### Problem to work on
Pull out every line in the entries below that contains the word "lens", treating uppercase and lowercase as different.
---
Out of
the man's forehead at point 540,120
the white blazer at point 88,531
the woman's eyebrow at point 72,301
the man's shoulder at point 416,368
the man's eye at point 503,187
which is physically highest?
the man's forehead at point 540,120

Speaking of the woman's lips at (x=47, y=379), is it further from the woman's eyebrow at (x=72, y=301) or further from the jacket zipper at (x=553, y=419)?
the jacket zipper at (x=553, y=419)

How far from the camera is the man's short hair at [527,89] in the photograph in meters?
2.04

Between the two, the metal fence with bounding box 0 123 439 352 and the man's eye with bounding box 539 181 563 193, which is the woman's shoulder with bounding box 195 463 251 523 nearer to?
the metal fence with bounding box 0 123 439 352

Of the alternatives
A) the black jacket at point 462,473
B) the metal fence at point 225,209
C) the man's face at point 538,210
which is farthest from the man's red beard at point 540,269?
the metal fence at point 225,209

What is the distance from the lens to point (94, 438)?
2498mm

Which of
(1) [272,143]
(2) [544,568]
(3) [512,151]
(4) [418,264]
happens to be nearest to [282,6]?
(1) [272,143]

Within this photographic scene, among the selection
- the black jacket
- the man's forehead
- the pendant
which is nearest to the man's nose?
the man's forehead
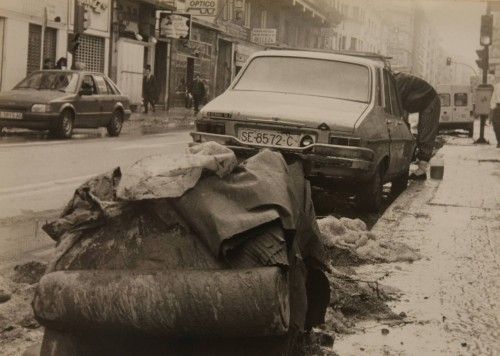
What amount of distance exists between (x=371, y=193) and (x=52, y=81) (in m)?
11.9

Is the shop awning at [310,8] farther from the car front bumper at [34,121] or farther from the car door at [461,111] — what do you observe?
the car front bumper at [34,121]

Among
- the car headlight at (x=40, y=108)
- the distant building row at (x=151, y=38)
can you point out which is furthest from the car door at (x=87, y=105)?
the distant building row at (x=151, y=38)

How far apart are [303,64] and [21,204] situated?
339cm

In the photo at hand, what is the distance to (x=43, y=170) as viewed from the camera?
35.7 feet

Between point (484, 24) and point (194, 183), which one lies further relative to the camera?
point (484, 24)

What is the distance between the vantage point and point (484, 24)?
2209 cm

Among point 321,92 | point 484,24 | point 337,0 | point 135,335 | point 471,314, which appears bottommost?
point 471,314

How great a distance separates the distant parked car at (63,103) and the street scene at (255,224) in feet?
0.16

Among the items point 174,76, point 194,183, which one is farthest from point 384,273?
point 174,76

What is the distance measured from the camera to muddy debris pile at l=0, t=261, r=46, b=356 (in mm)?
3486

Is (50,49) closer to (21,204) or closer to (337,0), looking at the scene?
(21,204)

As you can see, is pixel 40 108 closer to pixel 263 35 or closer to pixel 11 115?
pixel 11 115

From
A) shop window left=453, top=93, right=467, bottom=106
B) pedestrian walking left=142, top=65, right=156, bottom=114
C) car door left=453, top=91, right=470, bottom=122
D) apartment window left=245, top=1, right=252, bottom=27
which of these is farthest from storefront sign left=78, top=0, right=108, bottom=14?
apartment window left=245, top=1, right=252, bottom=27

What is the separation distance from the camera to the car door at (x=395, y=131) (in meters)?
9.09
---
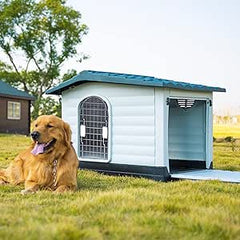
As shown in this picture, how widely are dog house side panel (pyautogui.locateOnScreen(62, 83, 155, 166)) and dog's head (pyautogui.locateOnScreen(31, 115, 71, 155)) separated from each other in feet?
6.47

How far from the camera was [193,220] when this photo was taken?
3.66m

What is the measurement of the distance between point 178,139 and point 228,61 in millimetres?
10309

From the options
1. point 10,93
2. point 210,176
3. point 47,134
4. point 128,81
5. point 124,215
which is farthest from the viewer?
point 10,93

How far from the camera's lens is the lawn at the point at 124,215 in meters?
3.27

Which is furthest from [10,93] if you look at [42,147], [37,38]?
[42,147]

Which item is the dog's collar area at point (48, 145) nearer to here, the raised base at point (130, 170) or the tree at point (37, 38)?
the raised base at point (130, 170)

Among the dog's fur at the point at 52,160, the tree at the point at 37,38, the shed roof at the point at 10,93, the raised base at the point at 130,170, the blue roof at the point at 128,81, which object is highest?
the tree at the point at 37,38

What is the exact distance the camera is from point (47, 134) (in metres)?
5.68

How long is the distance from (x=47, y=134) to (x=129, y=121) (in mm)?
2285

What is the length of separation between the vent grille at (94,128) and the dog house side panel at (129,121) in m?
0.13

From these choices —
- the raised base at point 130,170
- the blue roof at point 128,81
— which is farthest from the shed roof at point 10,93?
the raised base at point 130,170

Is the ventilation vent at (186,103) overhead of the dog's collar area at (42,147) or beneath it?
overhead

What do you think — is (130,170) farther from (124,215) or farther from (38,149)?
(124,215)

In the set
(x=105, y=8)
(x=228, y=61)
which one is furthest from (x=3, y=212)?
---
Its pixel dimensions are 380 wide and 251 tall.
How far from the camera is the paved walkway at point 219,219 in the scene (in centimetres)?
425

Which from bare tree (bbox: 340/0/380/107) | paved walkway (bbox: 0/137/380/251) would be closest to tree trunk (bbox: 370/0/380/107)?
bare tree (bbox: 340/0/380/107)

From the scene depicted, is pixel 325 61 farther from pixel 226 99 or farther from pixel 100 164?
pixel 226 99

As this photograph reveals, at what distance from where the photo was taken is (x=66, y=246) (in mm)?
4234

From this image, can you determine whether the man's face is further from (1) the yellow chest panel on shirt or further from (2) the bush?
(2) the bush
---
### Output below
What is the distance from the lens to point (94, 438)?
How far from the camera's lens is the lawn at the point at 124,215 in meters?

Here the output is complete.